## Prompt:
Please restate the data that follows word for word, with the pictures left out.

## Data supplied:

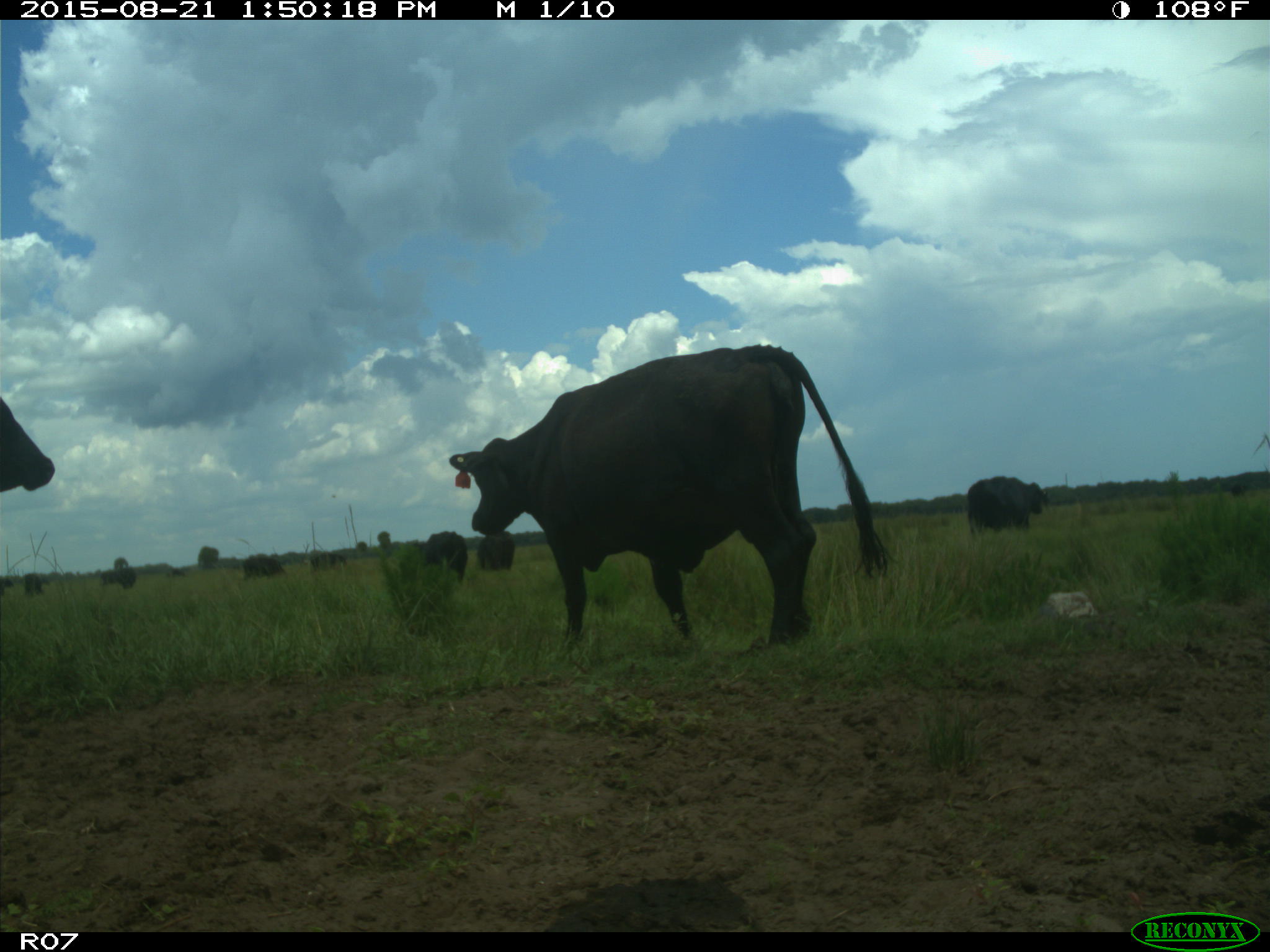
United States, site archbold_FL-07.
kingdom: Animalia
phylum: Chordata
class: Mammalia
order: Artiodactyla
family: Bovidae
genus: Bos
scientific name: Bos taurus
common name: domestic cow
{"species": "Bos taurus (domestic cow)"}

## Written reply:
United States, site archbold_FL-07.
kingdom: Animalia
phylum: Chordata
class: Mammalia
order: Artiodactyla
family: Bovidae
genus: Bos
scientific name: Bos taurus
common name: domestic cow
{"species": "Bos taurus (domestic cow)"}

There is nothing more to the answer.